Menanggapi pernyataan Humas PN Depok, Ketua LSM Koalisi Rakyat Anti Mafia Tanah (KRAMAT), Yoyo Effendi, menyatakan keprihatinannya atas tindakan Kementerian Agama dan UIII yang terkesan melanggar dan melecehkan hukum.
“Kementerian Agama dan UIII sedang menunjukan kekuasaannya. Kayaknya, bagi mereka hukum itu cuma mainan penguasa. Hukum boleh ditaati kalau menguntungkan kepentingan mereka. Kalau merugikan hukum boleh diabaikan,” ujar Yoyo, wartawan senior yang sedang getol membela rakyat Bojong-Bojong Malaka, Jumat (04/08/2023)
Menurutnya, ahli waris yang menjadi pihak yang berhak atas tanah tersebut bisa saja menduduki dan menguasai lahan, namun karena hukum menghendaki agar tanah tersebut tidak di akses oleh pihak manapun, maka dirinya bersama para ahli waris taat dan menghormati hukum.
“Sejak perkara diputus dan putusannya sudah inkhrah sebenarnya kami bisa saja menduduki dan menguasai tanah kami tersebut. Secara hukum kami sudah diakui sebagai pihak yang berhak atas tanah tersebut meskipun belum sepenuhnya. Kami taat hukum, kami hormati hukum. Hukum menghendaki di tanah objek perkara itu tidak boleh ada kegiatan dari pihak manapun apalagi menguasai lahan. Karena itu kami tidak mau masuk dan menduduki obyek perkara” jelas Yoyo.
“Banyak sih yang menyarankan agar kami menduduki dan menguasai fisik tanah itu. Tapi kami abaikan saran itu karena kami taat dan menghormati hukum.
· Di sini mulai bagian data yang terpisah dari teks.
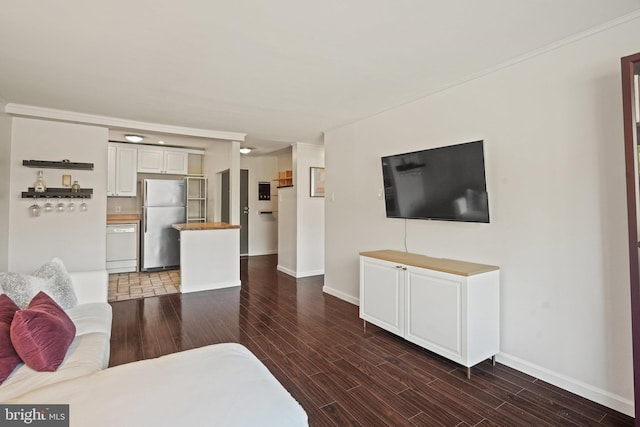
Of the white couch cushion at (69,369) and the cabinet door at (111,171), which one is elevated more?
the cabinet door at (111,171)

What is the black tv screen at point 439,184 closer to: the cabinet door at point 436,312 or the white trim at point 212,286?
the cabinet door at point 436,312

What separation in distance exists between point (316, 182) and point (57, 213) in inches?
145

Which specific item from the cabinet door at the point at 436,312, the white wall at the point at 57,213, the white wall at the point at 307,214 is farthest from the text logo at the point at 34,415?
the white wall at the point at 307,214

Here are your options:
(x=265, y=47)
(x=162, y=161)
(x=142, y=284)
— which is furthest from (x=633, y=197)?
(x=162, y=161)

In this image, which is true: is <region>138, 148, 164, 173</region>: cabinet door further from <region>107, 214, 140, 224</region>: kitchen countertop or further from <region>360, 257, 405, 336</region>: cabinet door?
<region>360, 257, 405, 336</region>: cabinet door

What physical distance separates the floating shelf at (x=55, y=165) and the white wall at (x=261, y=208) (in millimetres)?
3645

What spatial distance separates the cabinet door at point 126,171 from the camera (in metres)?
5.88

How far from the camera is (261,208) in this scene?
7789 millimetres

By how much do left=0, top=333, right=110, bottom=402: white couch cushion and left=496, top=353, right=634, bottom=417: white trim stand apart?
2.79 meters

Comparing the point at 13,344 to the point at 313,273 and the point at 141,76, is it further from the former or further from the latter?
the point at 313,273

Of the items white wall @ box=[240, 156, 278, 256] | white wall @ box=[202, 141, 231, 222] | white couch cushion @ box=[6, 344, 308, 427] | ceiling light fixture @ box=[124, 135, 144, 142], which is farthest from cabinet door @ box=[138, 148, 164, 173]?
white couch cushion @ box=[6, 344, 308, 427]

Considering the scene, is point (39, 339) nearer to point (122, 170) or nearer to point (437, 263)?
point (437, 263)

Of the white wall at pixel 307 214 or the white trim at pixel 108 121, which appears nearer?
the white trim at pixel 108 121

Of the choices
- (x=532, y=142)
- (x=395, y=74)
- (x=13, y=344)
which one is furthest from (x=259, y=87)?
(x=13, y=344)
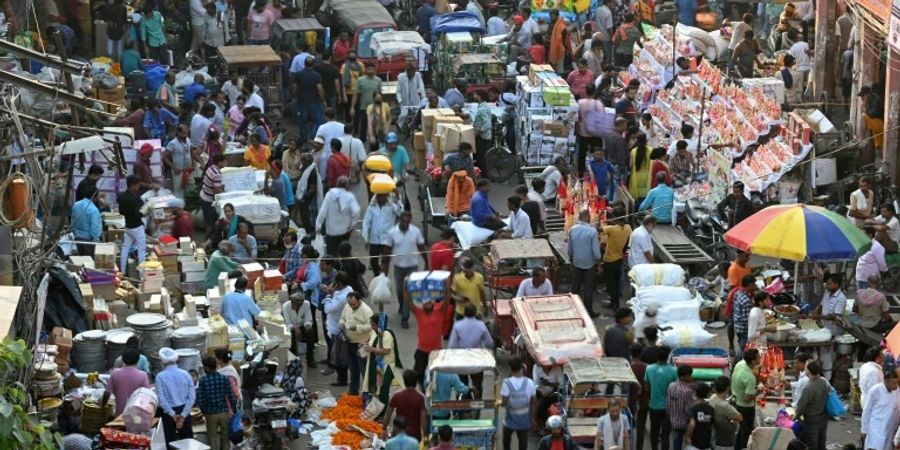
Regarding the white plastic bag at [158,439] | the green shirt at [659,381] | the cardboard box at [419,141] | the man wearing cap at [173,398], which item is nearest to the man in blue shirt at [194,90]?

Justru kalau kami lakukan, sama gilanya dong dengan Kemenag dan UIII,” tutur Yoyo.
Menghadapi fakta bahwa Kemenag dan UIII tetap menduduki dan bahkan melakukan kegiatan pembangunan di atas lahan tanah tersebut, Yoyo mengungkapkan bahwa pihaknya bersama ahli waris berencana untuk mengirim somasi kepada Kemenag dan UIII.
“Kami akan segera mengirim somasi kepada Kemenag dan UIII agar menghormati hukum dengan cara keluar dan tidak melakukan kegiatan apapun di atas lahan tanah tersebut,” pungkas mantan Komisioner KPU Depok periode 2008-2013. (Edh)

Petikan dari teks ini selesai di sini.